#### TEXT EXCERPT:
I wouldn't recommend white lithium grease either.

Just buy some ep2. It's pretty cheap.

If you can't get that, or have some really cheap rails that you just want to get working, use white lithium.
 
Okay, buy why EP 2? Why not lithium or aluminum/barium complex grease (like the Bel-Ray I brought up)? What makes one type of grease best for this particular application, and other types completely unsuitable?
 
Okay, buy why EP 2? Why not lithium or aluminum/barium complex grease (like the Bel-Ray I brought up)? What makes one type of grease best for this particular application, and other types completely unsuitable?
It's simple. It comes down to what is required from the parts and motion system.

Would you put 0W-30 in your motor cycle? Probably not since that is intended for colder temps. So some Grease is better at doing a certain job better then others.

So the EP2 is recommend based on longevity, viscosity, and chemical resistance. Sure you can use other grease but you might have to re-apply it more often.
 
So the EP2 is recommend based on longevity, viscosity, and chemical resistance. Sure you can use other grease but you might have to re-apply it more often.

That's what I'm asking, what about those properties make it a good choice? For example, many (seemingly) knowledgeable people recommend oiling rails instead of greasing them, because with thick grease the balls can't roll across the rails, so they instead slide which increases friction and wear over time. The downside of oiling is that it definitely needs to be reapplied more frequently. When I compare the data sheets of the EP2 to the Bel-Ray, one of the few major differences is the Bel-Ray is significantly less viscous (but still plenty thick to stay in place). Wouldn't this decreased viscosity be a plus, allowing for easier rolling without needing be reapplied as frequently as oil? Why or why not?

I'm not trying to be difficult about this, and I'm certainly not trying to say, "My grease is a better choice than what everyone else has successfully used for years." But all of the info I see about grease selection - including in this thread - basically comes down to, "Use this because it works well." I want to know why it works well, and why alternatives work less well.

#### WHAT THE TASK REQUIRES:
Reproduce the grease discussion from "I wouldn't recommend" to "use white lithium.", inclusive. Nothing here relies on the records.

#### INFORMATION SHOWN:
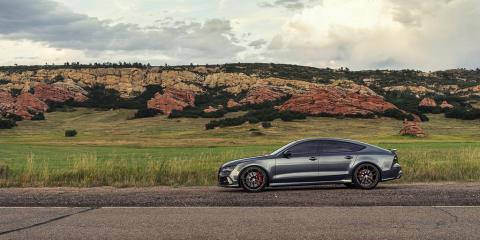 Тюнинг от TAG Motorsports полностью изменил Audi RS7 (ФОТО) Тюнинг от TAG Motorsports полностью изменил Audi RS7 (ФОТО)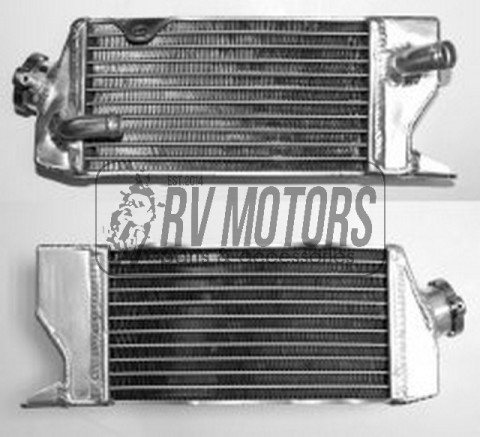 Радиатор NACHMAN XD-10015 KAWASAKI KX 80/85 '01-13 KX 100 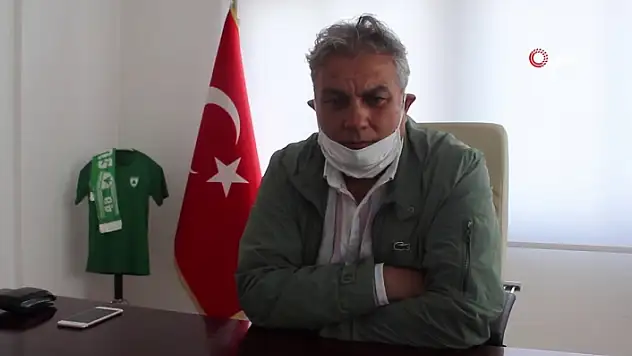 Muğlaspor Başkanı Erol Kapiz 'Ligler İleri Bir Tarihe Ertelensin'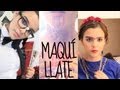 3 Maquillajes♥ faciles para Halloween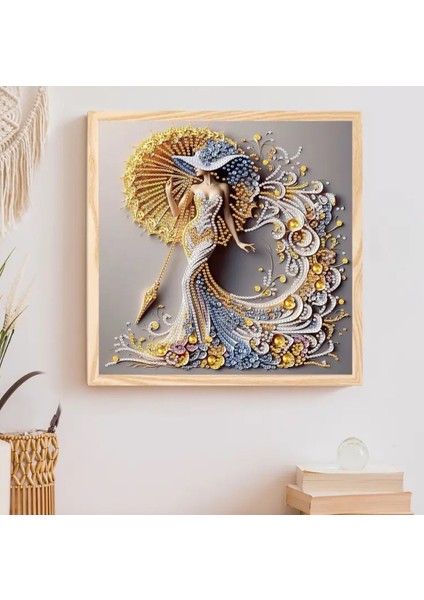 5 D Kendin Yap Özel Taşlı Elmas Mozaik Boyama Tablo indirimleri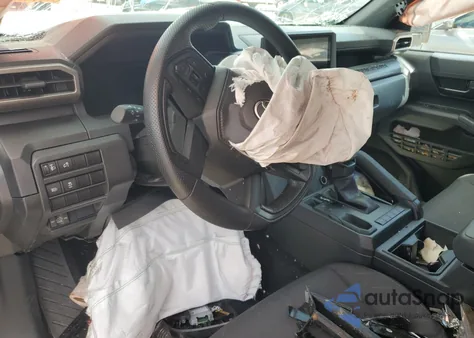 2024 Toyota Tacoma Xtracab from USA, damaged, VIN 3TYJDAHN8RT010546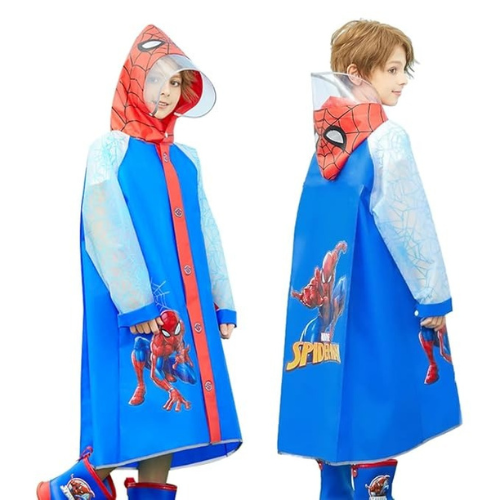 PALAY – Cartoon Spider Raincoat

#### TASK RESPONSE:
I wouldn't recommend white lithium grease either.

Just buy some ep2. It's pretty cheap.

If you can't get that, or have some really cheap rails that you just want to get working, use white lithium.